Open Shift Integration
- Implement seamless login with OpenShift credentials.
-
Follow these commands to start the front-end application:
cd app
npm i
npm run dev
Here is an overview of the project structure:
.github/
└── workflows/
└── set_done_date.yml # GitHub Actions for CI/CD
.app/
└── src/
└── api/
├── getNodes.js # Fetches node data
├── getNodesWithStatus.js # Fetches node data with status
└── runTests.js # Runs tests on nodes
└── components/
├── Button.jsx # Button component
├── CollapsibleTable.jsx # Collapsible table component
├── ColumnFilter.jsx # Column filter component for tables
├── Dropdown.jsx # Dropdown menu component
├── MultiSelect.jsx # Multi-select input component
├── NumberField.jsx # Numeric input field component
├── SearchInput.jsx # Search input component
├── Sidebar.jsx # Sidebar navigation component
├── SidebarCarbon.jsx # Sidebar with Carbon design
├── Switch.jsx # Toggle switch component
└── Terminal.jsx # Terminal-like display component
├── App.jsx # Main application component
├── Login.jsx # Login page component
├── Monitor.jsx # Monitoring page component
├── Testing.jsx # Testing page component
└── Main.jsx # Main entry point for the ap
├── gitignore # Specifies files to be ignored by git
├── Dockerfile # Docker configuration
├── eslint.config.js # Linter configuration for the project
├── index.html # Main HTML entry point for the frontend
├── nginx.conf # Nginx server configuration
├── package-lock.json # Package lock file
├── package.json # Project metadata and dependencies
└── vite.config.js # Vite configuration for building the project
.images/
└── architecture.png # Architecture diagram
├── login-page.png # Login page screenshot
├── monitor-page.png # Monitoring page screenshot
└── test-page.png # Testing page screenshot
LICENSE # License information
README.md # Project Documentation
- Clone the repository:
git clone [https://github.com/EC528-Fall-2024/autopilot-dashboard.git]
cd autopilot-dashboard
- Install Dependencies: Ensure you have Node.js installed. Then follow these commands to install the necessary dependencies and start the front-end application:
cd app
npm i
npm run dev
- Running the Application (User Interaction): Once the application is running, you should see the following output indicating that the server is ready:
VITE v5.4.7 ready in 136 ms
➜ Local: http://localhost:5173/
➜ Network: use --host to expose
➜ press h + enter to show help
- Open your browser and go to http://localhost:5173/ to access the application.
Once the application is running locally, you can access various pages as follows:
- Click on Login to get access to login page.
- Enter your username and password.
- Click the Login button to authenticate.
- Click on Monitor Cluster to get access to monitor cluster page.
- Use Search Filters:
- At the top of the page, you will find a search input called Search Features.
- Enter part or all of a node's name to filter the list of nodes and view only the relevant system metrics.
- View Node Details:
- Click on any node in the collapsible table to expand it.
- This will reveal detailed information about the selected node, including live status updates and GPU health checks and any related details.
- Under the GPU Health section, we can click on the funnel icon to filter the nodes. You can choose to display nodes where GPU health is either "Pass" or "Not Pass".

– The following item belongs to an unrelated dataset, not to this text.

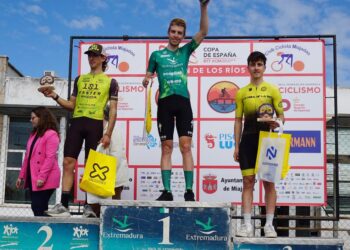 El podio de la Titán de los Ríos, con Raúl Rodríguez en la primera posición./ EXTREMADURA-ECOPILAS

- Click on Run Tests to get access to testing page.
- Use the Health Checks menu to select one or more tests and nodes.
- Optionally, toggle the Batches switch to run tests in batches and enter the batch number.
- For Select Node Label, enter a key-value pair (key=value just means the label so labelName=labelValue, e.g.,
testlabel=not2
) to specify the node to be tested. - Click the Run Tests button to start the test.
- Test results will be displayed in real-time in the terminal output section.